A case where a Charpy absorbed energy average value of the three impact test pieces at −196° C. was 34 J or more was rated as “excellent”, a case where a Charpy absorbed energy average value thereof was 27 J or more and less than 34 J was rated as “passed”, and a case where a Charpy absorbed energy average value thereof was less than 27 J was rated as “failed”.

TABLE 3
Wire No.	Classification	Low-temperature toughness
1	Example of disclosure	Passed
2	Example of disclosure	Passed
3	Example of disclosure	Passed
4	Example of disclosure	Passed
5	Example of disclosure	Passed
6	Example of disclosure	Excellent
7	Example of disclosure	Excellent
8	Example of disclosure	Passed
9	Example of disclosure	Passed
10	Example of disclosure	Passed
11	Example of disclosure	Passed
12	Example of disclosure	Excellent
13	Example of disclosure	Excellent
14	Example of disclosure	Excellent
15	Example of disclosure	Excellent
16	Example of disclosure	Excellent
17	Example of disclosure	Excellent
18	Example of disclosure	Passed
19	Example of disclosure	Excellent
20	Example of disclosure	Excellent
21	Example of disclosure	Excellent
22	Example of disclosure	Excellent
23	Example of disclosure	Excellent
24	Example of disclosure	Passed
25	Example of disclosure	Excellent
26	Example of disclosure	Excellent
27	Example of disclosure	Passed
28	Example of disclosure	Excellent
29	Example of disclosure	Excellent
30	Example of disclosure	Excellent
31	Example of disclosure	Passed
32	Example of disclosure	Passed
33	Example of disclosure	Excellent
A1	Comparative Example	Failed
A2	Comparative Example	Failed
A3	Comparative Example	Failed
A4	Comparative Example	Failed

It is found that the solid wires for submerged arc welding of the examples of the disclosure are excellent in weld metal low-temperature toughness.
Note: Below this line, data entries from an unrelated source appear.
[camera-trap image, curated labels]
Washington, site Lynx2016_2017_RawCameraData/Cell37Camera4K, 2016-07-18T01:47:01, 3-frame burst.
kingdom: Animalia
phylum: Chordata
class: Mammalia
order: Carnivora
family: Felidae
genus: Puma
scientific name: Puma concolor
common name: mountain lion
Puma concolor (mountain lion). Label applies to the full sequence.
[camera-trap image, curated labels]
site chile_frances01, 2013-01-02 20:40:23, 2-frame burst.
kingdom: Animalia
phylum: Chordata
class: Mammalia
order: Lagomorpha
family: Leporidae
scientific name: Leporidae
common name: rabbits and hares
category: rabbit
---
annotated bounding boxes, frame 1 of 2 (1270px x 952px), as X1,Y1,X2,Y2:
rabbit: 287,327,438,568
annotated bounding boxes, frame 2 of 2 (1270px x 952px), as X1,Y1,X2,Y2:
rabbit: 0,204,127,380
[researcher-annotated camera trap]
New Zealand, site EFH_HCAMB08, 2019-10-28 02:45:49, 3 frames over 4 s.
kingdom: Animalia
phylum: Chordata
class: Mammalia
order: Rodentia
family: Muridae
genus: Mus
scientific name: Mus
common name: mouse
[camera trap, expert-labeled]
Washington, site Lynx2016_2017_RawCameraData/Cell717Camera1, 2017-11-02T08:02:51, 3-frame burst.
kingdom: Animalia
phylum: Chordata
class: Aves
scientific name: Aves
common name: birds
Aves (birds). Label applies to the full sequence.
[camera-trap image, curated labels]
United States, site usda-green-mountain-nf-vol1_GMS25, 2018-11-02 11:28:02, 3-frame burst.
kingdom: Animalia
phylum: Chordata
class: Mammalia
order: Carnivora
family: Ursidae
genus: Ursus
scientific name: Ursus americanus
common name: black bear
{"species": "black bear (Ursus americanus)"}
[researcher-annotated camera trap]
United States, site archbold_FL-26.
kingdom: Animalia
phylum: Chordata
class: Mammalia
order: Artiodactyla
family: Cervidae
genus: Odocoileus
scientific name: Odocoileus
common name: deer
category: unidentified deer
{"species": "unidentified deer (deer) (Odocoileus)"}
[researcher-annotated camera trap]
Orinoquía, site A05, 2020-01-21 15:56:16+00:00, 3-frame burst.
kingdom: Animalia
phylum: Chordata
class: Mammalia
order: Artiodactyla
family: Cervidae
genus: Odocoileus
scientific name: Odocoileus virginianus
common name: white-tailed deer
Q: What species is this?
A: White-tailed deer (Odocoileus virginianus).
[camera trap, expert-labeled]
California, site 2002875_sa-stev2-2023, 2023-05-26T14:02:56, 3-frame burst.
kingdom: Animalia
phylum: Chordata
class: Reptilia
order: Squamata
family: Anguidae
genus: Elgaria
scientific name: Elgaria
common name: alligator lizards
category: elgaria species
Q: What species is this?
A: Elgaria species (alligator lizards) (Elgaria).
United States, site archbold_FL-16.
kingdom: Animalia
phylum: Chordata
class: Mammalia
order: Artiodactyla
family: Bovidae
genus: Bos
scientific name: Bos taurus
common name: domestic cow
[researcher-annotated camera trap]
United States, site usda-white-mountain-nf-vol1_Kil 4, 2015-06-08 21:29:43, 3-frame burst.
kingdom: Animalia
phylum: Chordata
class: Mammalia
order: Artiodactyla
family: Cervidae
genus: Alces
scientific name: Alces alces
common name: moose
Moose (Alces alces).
On the other hand, the comparative example did not satisfy any of the requirements specified in the disclosure, and thus failed in one or more evaluation items.

Claims

1. A solid wire for submerged arc welding, wherein a chemical component of the solid wire consists of, by mass % with respect to a total mass of the solid wire: C: from 0% to 0.650%,Si: from 0.03% to 0.50%,Mn: from 4.1% to 30.0%,P: from 0% to 0.050%,S: from 0% to 0.050%,Cu: from 0% to 5.0%,Ni: from 1.0% to 30.0%,Cr: from 0% to 10.0%,Mo: from 0% to 10.0%,Nb: from 0% to 1.00%,V: from 0% to 1.00%,Co: from 0% to 1.00%,Pb: from 0% to 1.00%,Sn: from 0% to 1.00%,Al: from 0% to 0.10%,Ti: from 0% to 0.10%,B: from 0% to 0.1000%,N: from 0% to 0.500%,O: from 0% to 0.0050%, andbalance: Fe and impurities,wherein:a total (Mn+Ni) of a content of the Mn and a content of the Ni is 5.0% or more,a total (Mn+Ni+Cr) of the content of the Mn, the content of the Ni, and a content of the Cr is 15.0% or more, anda fraction of fcc as determined by a magnetic induction method is 70% or more.

2. The solid wire according to claim 1, wherein a mass ratio (Ni/Mn) of the content of the Mn and the content of the Ni is 0.10 or more.

3. The solid wire according to claim 2, wherein the mass ratio (Ni/Mn) is 1.00 or more.

4. The solid wire according to claim 1, wherein a content of the Ti is Ti: from 0.003% to 0.10%.

5. A method of manufacturing a welded joint, comprising a step of submerged arc welding a steel material by using the solid wire according to claim 1.